§ **Assignment**
Exclude the images and transcribe the entries below precisely.

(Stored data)
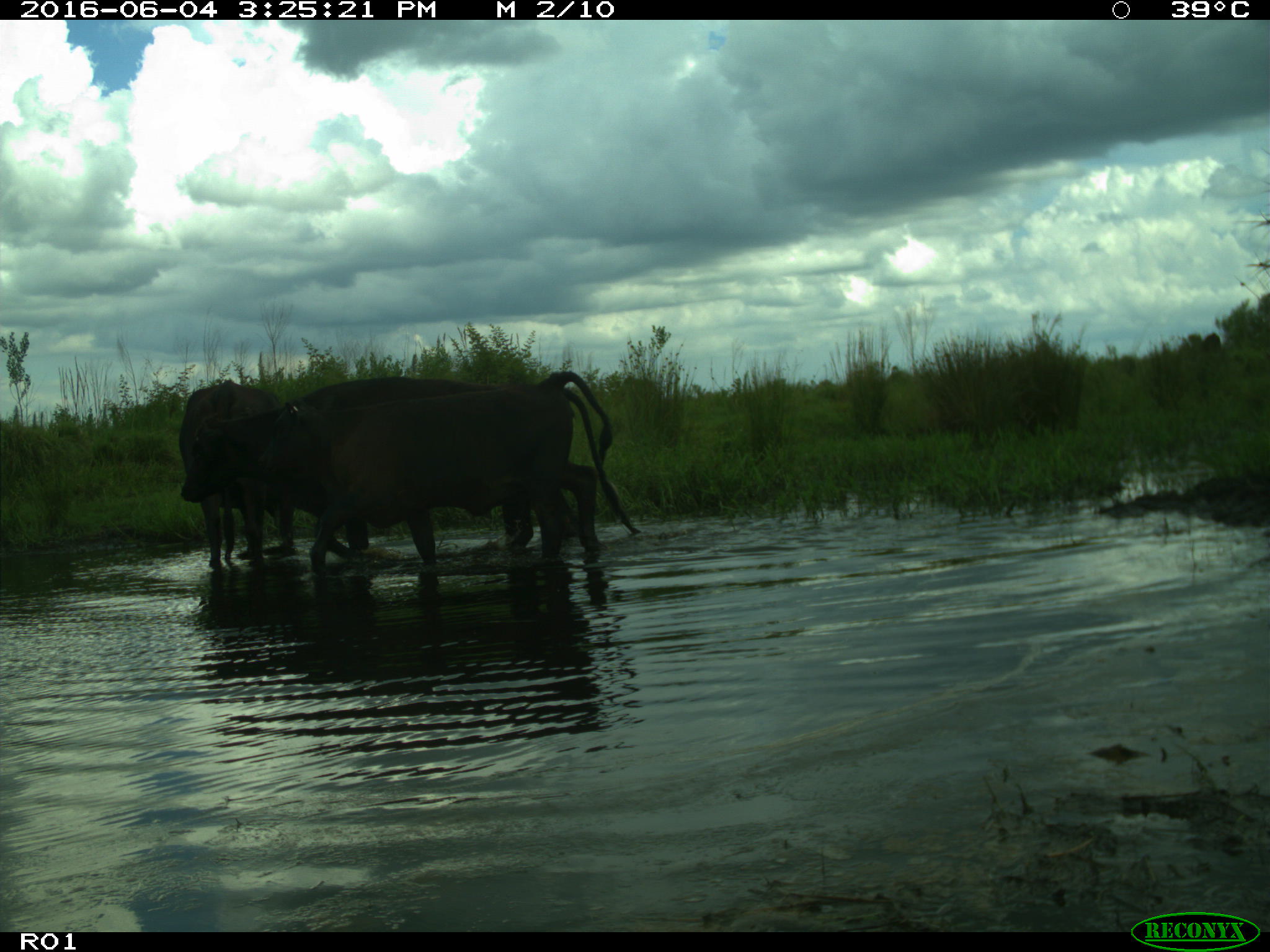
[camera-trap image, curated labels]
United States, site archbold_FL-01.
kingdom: Animalia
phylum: Chordata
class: Mammalia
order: Artiodactyla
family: Bovidae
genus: Bos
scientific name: Bos taurus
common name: domestic cow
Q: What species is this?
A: Bos taurus (domestic cow).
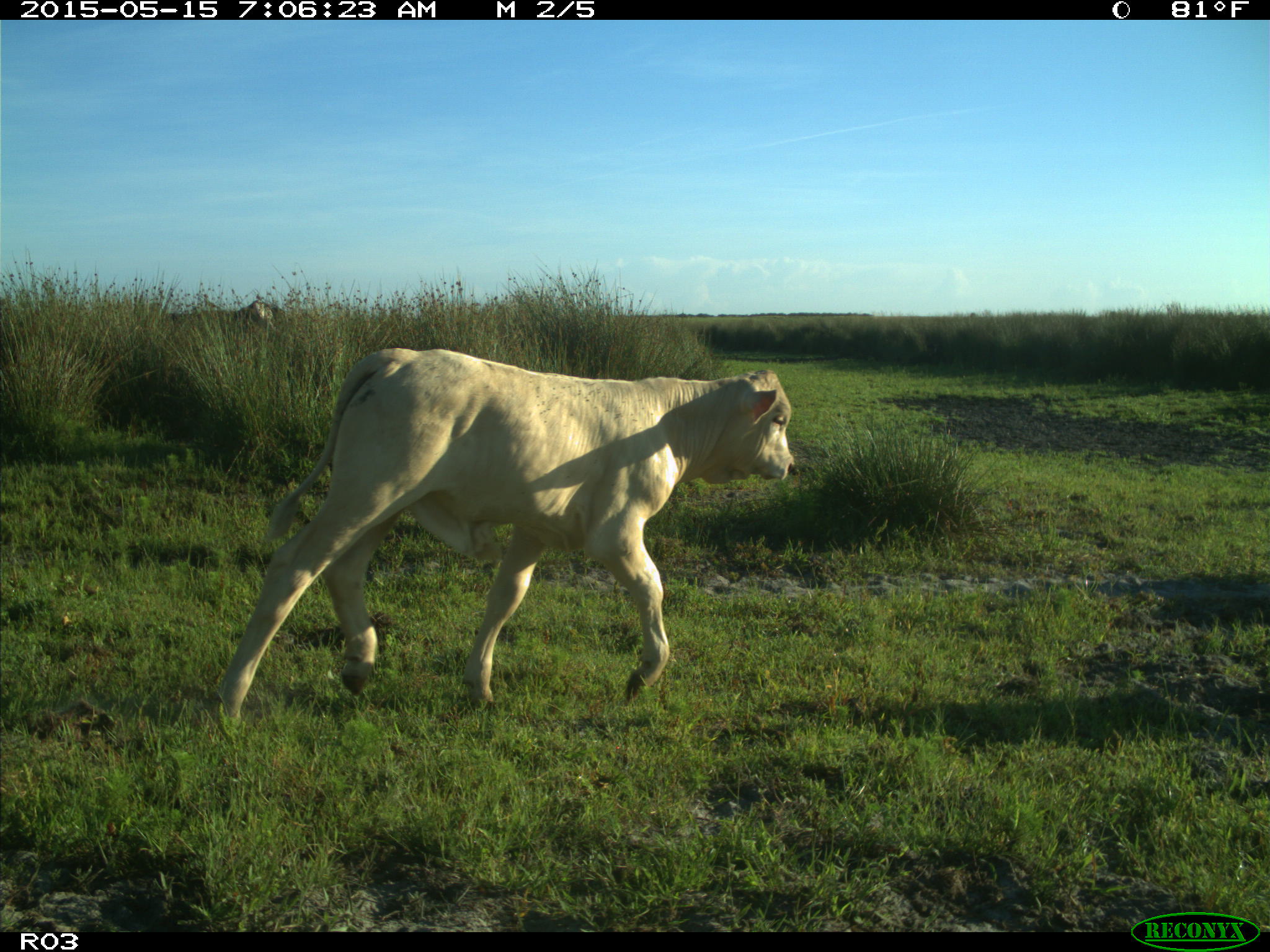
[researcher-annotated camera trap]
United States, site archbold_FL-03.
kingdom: Animalia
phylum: Chordata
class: Mammalia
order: Artiodactyla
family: Bovidae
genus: Bos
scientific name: Bos taurus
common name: domestic cow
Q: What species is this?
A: Bos taurus (domestic cow).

§ **Reply to the exercise**
[camera-trap image, curated labels]
United States, site archbold_FL-01.
kingdom: Animalia
phylum: Chordata
class: Mammalia
order: Artiodactyla
family: Bovidae
genus: Bos
scientific name: Bos taurus
common name: domestic cow
Q: What species is this?
A: Bos taurus (domestic cow).
[researcher-annotated camera trap]
United States, site archbold_FL-03.
kingdom: Animalia
phylum: Chordata
class: Mammalia
order: Artiodactyla
family: Bovidae
genus: Bos
scientific name: Bos taurus
common name: domestic cow
Q: What species is this?
A: Bos taurus (domestic cow).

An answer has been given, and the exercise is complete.